I am trying to solve following minimization problem.
$$\,\min_{x \in R^n} \left\lVert Ax -b\right\rVert_2$$ $$s.t \left\lVert x\right\rVert_2 \le t, t\ge0$$
My procedure is as follows.
First I find it's Lagrangian
$L(x,v) = \left\lVert Ax -b\right\rVert_2 + v^T(\left\lVert x\right\rVert_2 -t)$
I can express this in $l2$ norm
$L(x,v) = \left\lVert Ax -b\right\rVert_2^2 + v^T(\left\lVert x\right\rVert_2^2 -t^2)$ (Is this correct?)

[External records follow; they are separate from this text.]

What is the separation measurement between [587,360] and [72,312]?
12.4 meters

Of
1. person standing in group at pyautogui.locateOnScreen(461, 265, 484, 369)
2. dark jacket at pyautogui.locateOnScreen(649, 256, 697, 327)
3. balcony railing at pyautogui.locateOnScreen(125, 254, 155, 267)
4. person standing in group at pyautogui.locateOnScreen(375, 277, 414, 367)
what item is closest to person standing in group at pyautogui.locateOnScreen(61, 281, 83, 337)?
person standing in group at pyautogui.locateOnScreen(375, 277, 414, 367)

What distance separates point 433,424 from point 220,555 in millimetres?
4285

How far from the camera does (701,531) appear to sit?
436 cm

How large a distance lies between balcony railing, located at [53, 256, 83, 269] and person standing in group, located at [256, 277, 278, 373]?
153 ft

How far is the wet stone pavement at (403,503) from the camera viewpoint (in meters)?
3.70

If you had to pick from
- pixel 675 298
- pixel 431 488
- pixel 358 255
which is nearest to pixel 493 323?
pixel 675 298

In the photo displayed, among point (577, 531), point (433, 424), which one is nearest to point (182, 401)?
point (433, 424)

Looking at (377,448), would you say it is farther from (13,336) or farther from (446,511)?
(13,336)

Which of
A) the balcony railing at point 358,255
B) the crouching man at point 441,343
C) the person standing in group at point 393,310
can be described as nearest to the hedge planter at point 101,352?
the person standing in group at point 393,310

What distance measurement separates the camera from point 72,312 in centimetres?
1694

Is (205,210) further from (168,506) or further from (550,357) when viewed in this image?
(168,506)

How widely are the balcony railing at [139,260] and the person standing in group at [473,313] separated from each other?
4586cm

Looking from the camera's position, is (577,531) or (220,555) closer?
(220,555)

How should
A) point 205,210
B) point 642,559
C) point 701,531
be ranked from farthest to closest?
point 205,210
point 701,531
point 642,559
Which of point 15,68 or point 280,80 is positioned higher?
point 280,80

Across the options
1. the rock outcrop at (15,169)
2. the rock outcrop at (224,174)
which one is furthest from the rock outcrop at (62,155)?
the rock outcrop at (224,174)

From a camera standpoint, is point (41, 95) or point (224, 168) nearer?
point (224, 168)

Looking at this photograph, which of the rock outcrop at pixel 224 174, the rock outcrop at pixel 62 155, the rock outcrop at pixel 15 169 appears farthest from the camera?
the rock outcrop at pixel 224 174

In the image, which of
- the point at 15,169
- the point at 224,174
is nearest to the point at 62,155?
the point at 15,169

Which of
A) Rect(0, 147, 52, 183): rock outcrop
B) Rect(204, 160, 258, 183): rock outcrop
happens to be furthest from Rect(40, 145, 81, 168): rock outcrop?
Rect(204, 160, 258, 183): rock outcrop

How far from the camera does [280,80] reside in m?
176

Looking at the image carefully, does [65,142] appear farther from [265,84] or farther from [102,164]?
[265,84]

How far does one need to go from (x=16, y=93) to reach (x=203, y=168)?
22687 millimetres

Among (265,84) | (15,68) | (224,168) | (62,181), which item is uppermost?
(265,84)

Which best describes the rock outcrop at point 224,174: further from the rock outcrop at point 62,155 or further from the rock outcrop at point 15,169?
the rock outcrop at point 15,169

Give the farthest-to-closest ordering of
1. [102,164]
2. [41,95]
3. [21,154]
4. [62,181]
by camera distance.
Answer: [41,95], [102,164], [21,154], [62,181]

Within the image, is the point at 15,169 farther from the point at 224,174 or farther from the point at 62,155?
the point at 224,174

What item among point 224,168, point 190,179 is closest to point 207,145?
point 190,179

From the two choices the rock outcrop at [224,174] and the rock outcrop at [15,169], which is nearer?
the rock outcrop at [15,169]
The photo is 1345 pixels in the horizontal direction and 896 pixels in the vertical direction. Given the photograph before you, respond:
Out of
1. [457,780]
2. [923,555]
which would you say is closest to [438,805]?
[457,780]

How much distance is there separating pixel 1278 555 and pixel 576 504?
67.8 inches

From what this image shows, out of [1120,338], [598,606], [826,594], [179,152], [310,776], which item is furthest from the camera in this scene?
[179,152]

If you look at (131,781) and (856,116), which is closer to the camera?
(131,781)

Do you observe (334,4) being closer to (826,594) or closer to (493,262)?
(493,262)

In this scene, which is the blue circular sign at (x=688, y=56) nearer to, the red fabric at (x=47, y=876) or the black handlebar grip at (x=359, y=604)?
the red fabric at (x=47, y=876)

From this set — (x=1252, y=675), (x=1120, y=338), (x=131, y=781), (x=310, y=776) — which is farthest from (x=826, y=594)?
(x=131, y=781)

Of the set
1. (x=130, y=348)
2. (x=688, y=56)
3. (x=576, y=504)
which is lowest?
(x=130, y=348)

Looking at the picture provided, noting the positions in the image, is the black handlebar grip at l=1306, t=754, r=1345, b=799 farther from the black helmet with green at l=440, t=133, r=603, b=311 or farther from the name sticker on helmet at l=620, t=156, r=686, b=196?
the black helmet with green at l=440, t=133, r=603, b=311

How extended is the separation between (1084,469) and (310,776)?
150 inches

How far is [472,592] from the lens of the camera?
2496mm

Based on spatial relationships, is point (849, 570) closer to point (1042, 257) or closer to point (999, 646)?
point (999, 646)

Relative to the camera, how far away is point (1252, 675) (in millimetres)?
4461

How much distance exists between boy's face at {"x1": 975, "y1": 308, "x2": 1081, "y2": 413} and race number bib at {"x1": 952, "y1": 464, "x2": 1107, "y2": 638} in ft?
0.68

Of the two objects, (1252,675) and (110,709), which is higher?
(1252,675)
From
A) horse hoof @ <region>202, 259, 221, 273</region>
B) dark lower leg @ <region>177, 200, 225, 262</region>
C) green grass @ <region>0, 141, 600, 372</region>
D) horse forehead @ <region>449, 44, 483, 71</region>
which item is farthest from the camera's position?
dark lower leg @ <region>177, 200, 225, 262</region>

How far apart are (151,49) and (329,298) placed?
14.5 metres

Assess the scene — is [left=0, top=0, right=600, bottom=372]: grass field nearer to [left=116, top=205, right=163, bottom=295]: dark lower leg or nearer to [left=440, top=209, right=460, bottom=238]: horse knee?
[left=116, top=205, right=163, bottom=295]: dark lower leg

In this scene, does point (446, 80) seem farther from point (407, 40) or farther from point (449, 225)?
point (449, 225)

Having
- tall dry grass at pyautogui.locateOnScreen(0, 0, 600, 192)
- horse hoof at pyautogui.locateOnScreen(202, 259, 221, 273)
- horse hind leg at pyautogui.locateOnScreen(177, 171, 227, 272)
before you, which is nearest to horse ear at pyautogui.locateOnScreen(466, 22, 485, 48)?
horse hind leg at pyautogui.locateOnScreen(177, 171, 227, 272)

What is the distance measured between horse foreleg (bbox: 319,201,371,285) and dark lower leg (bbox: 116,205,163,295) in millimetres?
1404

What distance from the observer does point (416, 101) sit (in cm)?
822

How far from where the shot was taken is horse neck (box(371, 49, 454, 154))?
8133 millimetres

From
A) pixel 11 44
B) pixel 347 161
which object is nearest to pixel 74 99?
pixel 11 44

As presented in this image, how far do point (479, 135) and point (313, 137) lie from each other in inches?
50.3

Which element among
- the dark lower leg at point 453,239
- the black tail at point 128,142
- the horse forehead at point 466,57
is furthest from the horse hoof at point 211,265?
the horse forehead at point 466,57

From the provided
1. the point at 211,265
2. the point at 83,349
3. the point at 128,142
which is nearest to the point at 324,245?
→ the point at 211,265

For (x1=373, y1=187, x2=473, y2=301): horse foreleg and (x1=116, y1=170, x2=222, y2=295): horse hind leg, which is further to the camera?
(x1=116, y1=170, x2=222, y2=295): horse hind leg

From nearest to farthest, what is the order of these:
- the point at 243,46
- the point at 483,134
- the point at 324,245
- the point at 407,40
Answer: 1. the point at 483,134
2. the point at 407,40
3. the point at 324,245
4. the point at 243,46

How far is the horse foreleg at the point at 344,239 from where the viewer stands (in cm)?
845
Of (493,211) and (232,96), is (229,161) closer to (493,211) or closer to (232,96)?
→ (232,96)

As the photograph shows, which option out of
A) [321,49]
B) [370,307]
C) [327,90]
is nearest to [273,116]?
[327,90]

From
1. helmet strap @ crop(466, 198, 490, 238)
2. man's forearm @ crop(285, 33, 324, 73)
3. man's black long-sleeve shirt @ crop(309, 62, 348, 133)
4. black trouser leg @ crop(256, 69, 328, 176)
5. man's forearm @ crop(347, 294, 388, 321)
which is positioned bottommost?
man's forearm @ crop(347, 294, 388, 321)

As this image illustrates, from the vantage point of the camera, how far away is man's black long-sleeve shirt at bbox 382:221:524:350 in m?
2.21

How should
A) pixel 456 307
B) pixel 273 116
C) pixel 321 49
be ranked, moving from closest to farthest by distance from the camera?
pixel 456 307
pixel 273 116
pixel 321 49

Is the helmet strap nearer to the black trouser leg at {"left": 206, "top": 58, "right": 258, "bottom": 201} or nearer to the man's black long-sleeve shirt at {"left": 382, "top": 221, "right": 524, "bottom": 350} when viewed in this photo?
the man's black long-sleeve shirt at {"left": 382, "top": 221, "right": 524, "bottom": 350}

Then I write the Lagrangian dual
$g(v) = \,\inf_{x\in R^n} L(x,v)$
$g(v) = \,\inf_{x\in R^n} \left\lVert Ax -b\right\rVert_2^2 + v^T(\left\lVert x\right\rVert_2^2 -t^2)$
Considering the convexity of two terms I find the gradient of the Lagrangian and considering first order condition, find the x which minimize Lagrangian
$\nabla L(x,v) = 2A^T(Ax-b)+ 2vx^T = 0$
$x = b^TA/(v + AA^T)$
My plan is to plug this x to Lagrangian and obtain the dual of it and then maximize it. But I not sure how to plug it and proceed
- Am I on the correct path to solve this?
- Are there any mistakes in my procedure?